Melihat perkembangan terkini, Majelis Ulama Indonesia(MUI) mengeluarkan pernyataan terkait shalat Jumat. KH Hasanuddin AF, Ketua Komisi Fatwa MUI mengatakan bahwa shalat Jumat bisa dilaksanakan dengan bergelombang tergantung situasi dan kondisi. Simak pernyataannya dengan cermat, "sekarang masjid boleh digunakan, tapi tidak boleh diisi penuh. Jamaahnya bisa setengah atau sepertiganya. Sehingga, daya tampung masjid atau tempat untuk salat Jumat berkurang." Pernyataan ini didapati di Koran Republika dengan judul "MUI: Darurat, Boleh Shalat Jumat Bergelombang", 04 Juni 2020. Judul mengajak umat muslim untuk berhati-hati dalam menunaikan shalat Jumat guna menekan laju covid 19.
Pada dasarnya memang hukum Islam selalu memberi solusi atas suatu permasalahan. Bahkan barang haram bisa menjadi boleh dalam kondisi dan situasi darurat. Ia merepresentasikan shalat Jumat bergelombang sebagai solusi bagi umat Islam. Gelombang pertama shalat Jumat jam 12.00-13.00. kemudian gelombang kedua jam 13.00-14.00. "Selama masih ada waktu dhuhur, maka waktu shalat Jumat masih ada", tegasnya.
Kendati sudah dilakukan secara bergelombang, shalat Jumat juga tetap ditunaikan sesuai protokol yang telah diedarkan. Misalnya dengan khotbah Jumat dipersingkat, bacaan shalat memilih surat yang pendek-pendek, dan setelah usai segera meninggalkan tempat.
Pengurus masjid sendiri juga harus berjibaku di masa pandemi ini. Dengan tidak adanya shalat berjamaah, baik lima waktu maupun dhuhur, infaq dan sedekah yang diperoleh kemungkinan besar menurun. Imbasnya pada perawatan dan pelayanan masjid yang kurang optimal.

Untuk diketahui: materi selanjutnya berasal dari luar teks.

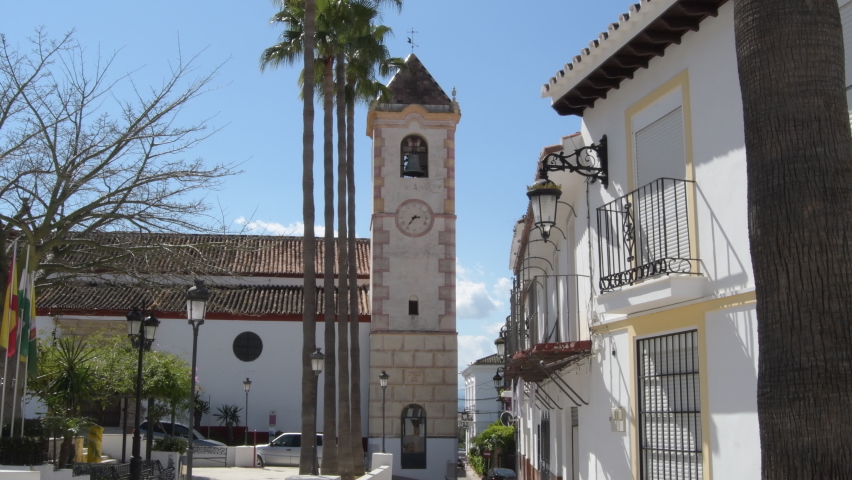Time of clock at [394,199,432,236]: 2:35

Sedangkan di Jawa Tengah, MUI berkolaborasi apik dengan pemerintah dan beberapa pengurus masjid soal pelaksanaan shalat Jumat. Rapat diadakan. Kita tidak perlu mengurusi apakah rapat itu daring atau bersua muka dengan physical distancing atau tidak. Kita hanya dikabari rapat tersebut untuk melihat peluang apakah ada relaksasi atau masih harus beribadah di rumah? Pertimbangan dikabarkan masih fifty-fifty.Â
Usulan dan saran mungkin saling bersliweran sama-sama kuat saat rapat tersebut. Kabar ini dimuat di Koran Kedaulatan Rakyat dengan judul "MUI Jateng Bahas Peribadatan di Masjid", 04 Juni 2020.
Gubernur Jateng Ganjar Pranowo memberi pernyataan bahwa tidak semua tempat diperbolehkan menyelenggarakan shalat Jumat. Tapi setidaknya perlu ada uji coba di masjid-masjid di zona hijau dengan protokol yang ketat. Untuk zona kuning dan zona merah dianjurkan untuk menunggu hasil uji coba masjid di zona hijau.

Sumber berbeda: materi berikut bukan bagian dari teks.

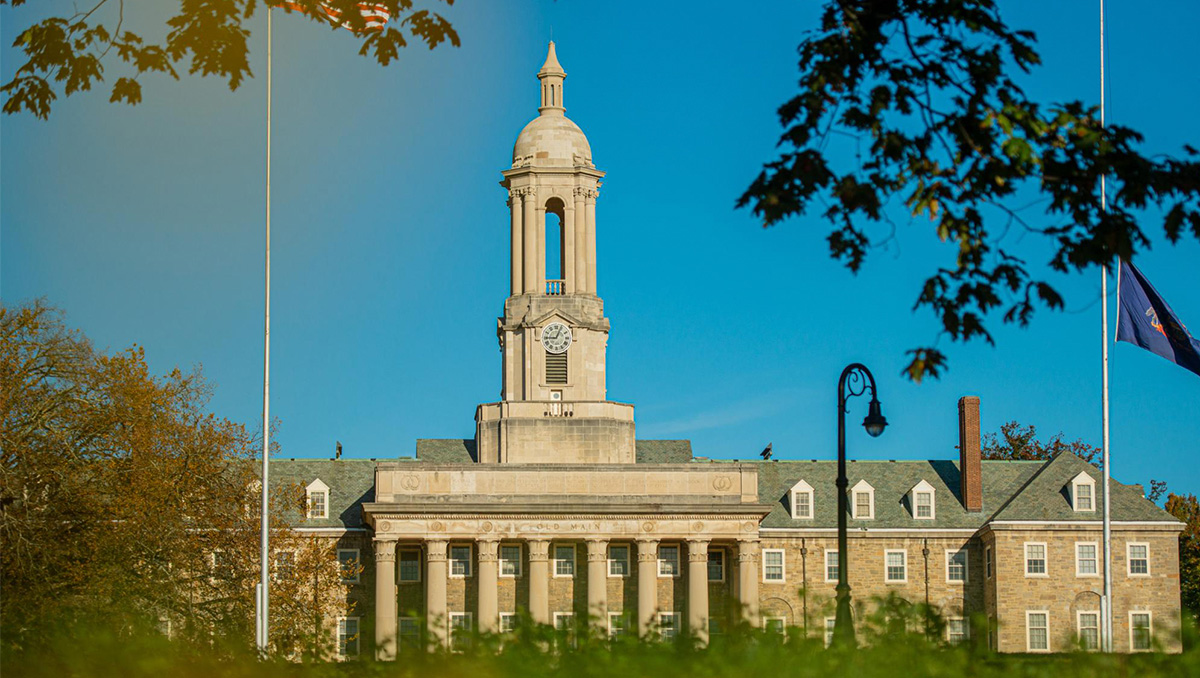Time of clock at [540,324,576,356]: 9:03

Memang di masa seperti ini, apalagi yang menyangkut soal peribadatan, ketetapan dan menunaikan ketetapan tersebut menjadi tantangan yang beresiko. Sejumlah tokoh agama mesti berpikir keras, menemukan solusi dari kondisi darurat. Salah langkah, tidak hanya dirinya dan keluarganya yang menjadi korban, namun jamaah atau pengikutnya juga terdampak.
Lantas bagaimana dengan masjid yang ada di desa-desa, terutama desa yang jamaahnya hanya itu-itu saja? Sepertinya shalat Jumat malah sudah ditunaikan jauh-jauh hari. Bukan benar begitu?